● Exercise details:
A single stretch of the material below is to be transcribed exactly, starting at the line with "4. 元器件一般分为有源器件和无源器件两大类：" and ending after the line with "师傅教育是中国古代启蒙教育的".

╔══

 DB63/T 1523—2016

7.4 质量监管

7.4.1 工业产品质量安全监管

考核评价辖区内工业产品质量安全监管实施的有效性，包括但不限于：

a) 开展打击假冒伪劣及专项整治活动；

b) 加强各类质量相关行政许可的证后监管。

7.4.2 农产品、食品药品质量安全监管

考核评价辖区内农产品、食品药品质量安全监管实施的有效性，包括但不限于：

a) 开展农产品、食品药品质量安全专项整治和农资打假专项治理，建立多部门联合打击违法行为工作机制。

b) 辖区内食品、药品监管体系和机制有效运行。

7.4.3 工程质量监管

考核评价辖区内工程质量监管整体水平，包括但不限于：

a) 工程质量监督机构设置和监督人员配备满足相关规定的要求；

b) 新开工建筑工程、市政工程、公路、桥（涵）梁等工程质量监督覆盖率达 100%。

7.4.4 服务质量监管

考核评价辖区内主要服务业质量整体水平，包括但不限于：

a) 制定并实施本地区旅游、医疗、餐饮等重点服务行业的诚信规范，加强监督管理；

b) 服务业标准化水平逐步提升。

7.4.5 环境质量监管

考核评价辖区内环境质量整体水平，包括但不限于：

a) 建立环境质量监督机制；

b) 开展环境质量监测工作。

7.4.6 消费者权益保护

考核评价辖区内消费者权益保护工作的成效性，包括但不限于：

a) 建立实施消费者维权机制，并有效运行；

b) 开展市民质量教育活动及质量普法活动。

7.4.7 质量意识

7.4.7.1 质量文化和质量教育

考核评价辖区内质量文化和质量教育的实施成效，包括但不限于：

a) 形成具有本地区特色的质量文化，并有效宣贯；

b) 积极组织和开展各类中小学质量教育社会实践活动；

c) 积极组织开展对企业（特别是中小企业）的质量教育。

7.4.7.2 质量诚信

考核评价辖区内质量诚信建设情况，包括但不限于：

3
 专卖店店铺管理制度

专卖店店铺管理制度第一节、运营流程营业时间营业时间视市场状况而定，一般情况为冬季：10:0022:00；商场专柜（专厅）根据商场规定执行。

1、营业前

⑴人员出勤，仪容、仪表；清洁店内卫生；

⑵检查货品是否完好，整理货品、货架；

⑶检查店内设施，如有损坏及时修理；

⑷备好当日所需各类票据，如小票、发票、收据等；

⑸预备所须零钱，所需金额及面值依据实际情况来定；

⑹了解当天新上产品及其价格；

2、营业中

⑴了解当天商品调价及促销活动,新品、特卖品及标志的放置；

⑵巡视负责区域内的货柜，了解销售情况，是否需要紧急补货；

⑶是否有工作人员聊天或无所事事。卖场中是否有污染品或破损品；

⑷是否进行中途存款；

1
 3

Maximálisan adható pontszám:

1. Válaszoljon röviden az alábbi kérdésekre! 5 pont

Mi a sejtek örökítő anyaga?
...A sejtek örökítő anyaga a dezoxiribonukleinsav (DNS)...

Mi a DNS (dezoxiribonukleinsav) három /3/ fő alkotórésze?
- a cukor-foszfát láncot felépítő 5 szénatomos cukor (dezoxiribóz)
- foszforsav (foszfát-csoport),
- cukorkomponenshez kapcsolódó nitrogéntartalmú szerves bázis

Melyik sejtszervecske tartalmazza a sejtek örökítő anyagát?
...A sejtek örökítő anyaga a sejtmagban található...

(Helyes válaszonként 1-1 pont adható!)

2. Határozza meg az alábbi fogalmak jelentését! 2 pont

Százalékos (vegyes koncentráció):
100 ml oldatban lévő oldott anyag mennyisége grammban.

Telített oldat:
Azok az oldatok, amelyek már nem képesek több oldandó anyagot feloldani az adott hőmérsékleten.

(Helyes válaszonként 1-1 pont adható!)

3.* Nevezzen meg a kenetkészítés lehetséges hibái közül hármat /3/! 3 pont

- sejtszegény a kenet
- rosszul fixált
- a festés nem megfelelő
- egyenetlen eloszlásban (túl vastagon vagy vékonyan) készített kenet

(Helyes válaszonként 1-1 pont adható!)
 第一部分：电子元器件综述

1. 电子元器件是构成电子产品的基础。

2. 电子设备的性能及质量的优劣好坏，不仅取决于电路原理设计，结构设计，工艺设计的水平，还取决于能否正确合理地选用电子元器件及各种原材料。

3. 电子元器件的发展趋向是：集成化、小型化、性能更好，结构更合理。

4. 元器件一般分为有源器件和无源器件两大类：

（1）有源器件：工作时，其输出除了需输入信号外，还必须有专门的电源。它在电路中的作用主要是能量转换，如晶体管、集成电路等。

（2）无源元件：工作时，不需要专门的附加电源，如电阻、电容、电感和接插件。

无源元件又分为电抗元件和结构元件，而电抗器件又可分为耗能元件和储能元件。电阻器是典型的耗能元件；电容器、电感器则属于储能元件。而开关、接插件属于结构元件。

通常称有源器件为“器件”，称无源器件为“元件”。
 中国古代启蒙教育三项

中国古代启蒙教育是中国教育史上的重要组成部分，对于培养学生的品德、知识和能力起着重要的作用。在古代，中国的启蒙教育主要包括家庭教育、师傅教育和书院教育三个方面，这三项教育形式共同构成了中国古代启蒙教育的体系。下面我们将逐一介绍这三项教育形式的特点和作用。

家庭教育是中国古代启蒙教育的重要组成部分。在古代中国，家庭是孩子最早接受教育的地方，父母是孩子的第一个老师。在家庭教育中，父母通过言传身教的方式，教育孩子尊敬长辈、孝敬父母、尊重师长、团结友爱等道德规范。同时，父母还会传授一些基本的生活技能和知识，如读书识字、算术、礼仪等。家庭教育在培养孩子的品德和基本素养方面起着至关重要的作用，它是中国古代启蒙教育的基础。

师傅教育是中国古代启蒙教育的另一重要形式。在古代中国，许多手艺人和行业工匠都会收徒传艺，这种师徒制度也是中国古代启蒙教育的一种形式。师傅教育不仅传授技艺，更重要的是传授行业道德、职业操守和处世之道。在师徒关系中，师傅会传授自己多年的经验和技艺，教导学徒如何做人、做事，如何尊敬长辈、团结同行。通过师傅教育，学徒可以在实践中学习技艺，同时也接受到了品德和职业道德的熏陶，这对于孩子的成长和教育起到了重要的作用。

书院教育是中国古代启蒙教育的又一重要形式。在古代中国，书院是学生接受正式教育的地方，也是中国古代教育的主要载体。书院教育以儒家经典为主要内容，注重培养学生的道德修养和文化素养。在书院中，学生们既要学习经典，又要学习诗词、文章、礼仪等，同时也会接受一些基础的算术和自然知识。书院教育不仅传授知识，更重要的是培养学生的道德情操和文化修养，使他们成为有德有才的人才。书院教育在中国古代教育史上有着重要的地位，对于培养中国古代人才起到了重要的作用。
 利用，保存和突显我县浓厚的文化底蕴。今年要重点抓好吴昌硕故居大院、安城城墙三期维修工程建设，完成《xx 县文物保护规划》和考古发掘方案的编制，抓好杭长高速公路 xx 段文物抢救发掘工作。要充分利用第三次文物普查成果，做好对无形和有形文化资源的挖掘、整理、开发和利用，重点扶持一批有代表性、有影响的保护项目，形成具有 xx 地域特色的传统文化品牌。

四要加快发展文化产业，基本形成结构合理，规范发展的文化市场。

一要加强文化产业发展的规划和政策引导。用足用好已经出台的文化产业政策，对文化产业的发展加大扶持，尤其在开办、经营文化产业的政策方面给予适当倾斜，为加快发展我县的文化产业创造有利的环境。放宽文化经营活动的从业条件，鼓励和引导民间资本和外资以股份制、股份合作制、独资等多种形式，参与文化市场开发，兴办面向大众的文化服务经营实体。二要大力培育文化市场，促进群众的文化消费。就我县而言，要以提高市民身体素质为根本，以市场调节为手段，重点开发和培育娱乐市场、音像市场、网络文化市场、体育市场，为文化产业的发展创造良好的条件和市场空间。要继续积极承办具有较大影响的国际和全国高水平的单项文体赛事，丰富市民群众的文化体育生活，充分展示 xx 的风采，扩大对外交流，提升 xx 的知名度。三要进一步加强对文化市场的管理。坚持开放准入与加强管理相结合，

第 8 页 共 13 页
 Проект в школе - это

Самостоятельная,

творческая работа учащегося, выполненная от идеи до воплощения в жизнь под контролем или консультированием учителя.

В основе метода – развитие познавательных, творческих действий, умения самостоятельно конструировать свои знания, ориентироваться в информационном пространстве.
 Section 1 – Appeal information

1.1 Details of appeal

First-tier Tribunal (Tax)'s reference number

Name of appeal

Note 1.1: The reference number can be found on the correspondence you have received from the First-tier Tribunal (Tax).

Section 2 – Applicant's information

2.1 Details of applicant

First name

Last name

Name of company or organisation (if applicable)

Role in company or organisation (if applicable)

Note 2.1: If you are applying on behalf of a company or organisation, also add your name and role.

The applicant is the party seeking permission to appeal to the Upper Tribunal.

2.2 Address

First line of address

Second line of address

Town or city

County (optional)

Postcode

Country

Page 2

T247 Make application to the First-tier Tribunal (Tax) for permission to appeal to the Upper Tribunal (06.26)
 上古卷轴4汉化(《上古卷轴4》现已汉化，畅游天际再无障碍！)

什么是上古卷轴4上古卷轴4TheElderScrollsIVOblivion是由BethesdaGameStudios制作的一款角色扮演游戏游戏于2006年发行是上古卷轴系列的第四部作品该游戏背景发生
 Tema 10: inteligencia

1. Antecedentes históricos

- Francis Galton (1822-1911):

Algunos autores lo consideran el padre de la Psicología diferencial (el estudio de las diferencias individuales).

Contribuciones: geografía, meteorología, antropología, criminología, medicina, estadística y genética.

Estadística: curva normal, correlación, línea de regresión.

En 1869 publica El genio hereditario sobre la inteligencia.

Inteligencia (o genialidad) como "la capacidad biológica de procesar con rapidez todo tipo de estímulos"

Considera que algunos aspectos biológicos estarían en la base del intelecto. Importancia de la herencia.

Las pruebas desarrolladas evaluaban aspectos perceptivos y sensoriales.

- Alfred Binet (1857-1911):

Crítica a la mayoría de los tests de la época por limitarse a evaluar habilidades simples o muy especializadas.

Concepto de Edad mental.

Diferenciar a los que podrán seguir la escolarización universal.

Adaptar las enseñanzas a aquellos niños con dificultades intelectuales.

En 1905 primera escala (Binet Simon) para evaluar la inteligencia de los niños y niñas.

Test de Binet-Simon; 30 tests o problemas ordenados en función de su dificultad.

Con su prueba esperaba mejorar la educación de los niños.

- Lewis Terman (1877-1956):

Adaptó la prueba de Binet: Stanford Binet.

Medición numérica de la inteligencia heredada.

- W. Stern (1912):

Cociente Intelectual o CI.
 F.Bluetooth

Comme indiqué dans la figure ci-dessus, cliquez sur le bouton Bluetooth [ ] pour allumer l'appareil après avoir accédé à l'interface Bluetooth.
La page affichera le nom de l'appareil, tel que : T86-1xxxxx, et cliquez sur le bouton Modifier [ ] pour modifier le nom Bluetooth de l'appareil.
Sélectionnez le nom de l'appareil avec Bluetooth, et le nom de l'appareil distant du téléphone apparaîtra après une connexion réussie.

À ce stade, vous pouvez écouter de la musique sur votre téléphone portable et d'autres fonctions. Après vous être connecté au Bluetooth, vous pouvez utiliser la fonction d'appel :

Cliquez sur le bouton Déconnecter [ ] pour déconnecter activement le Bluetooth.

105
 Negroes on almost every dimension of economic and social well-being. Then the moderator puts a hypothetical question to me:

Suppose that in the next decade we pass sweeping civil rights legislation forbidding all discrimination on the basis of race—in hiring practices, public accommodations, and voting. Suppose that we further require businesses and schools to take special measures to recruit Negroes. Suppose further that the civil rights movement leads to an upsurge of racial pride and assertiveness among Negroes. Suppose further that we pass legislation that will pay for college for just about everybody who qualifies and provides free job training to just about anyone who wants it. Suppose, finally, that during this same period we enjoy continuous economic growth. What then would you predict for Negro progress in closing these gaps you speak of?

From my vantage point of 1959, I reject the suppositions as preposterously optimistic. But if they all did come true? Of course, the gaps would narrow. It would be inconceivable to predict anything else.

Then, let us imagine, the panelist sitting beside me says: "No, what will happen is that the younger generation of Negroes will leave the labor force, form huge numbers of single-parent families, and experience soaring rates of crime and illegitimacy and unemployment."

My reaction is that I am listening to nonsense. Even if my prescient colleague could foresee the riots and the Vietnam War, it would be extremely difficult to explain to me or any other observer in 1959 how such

╚══

● Expected answer:
4. 元器件一般分为有源器件和无源器件两大类：

（1）有源器件：工作时，其输出除了需输入信号外，还必须有专门的电源。它在电路中的作用主要是能量转换，如晶体管、集成电路等。

（2）无源元件：工作时，不需要专门的附加电源，如电阻、电容、电感和接插件。

无源元件又分为电抗元件和结构元件，而电抗器件又可分为耗能元件和储能元件。电阻器是典型的耗能元件；电容器、电感器则属于储能元件。而开关、接插件属于结构元件。

通常称有源器件为“器件”，称无源器件为“元件”。
 中国古代启蒙教育三项

中国古代启蒙教育是中国教育史上的重要组成部分，对于培养学生的品德、知识和能力起着重要的作用。在古代，中国的启蒙教育主要包括家庭教育、师傅教育和书院教育三个方面，这三项教育形式共同构成了中国古代启蒙教育的体系。下面我们将逐一介绍这三项教育形式的特点和作用。

家庭教育是中国古代启蒙教育的重要组成部分。在古代中国，家庭是孩子最早接受教育的地方，父母是孩子的第一个老师。在家庭教育中，父母通过言传身教的方式，教育孩子尊敬长辈、孝敬父母、尊重师长、团结友爱等道德规范。同时，父母还会传授一些基本的生活技能和知识，如读书识字、算术、礼仪等。家庭教育在培养孩子的品德和基本素养方面起着至关重要的作用，它是中国古代启蒙教育的基础。

师傅教育是中国古代启蒙教育的另一重要形式。在古代中国，许多手艺人和行业工匠都会收徒传艺，这种师徒制度也是中国古代启蒙教育的一种形式。师傅教育不仅传授技艺，更重要的是传授行业道德、职业操守和处世之道。在师徒关系中，师傅会传授自己多年的经验和技艺，教导学徒如何做人、做事，如何尊敬长辈、团结同行。通过师傅教育，学徒可以在实践中学习技艺，同时也接受到了品德和职业道德的熏陶，这对于孩子的成长和教育起到了重要的作用。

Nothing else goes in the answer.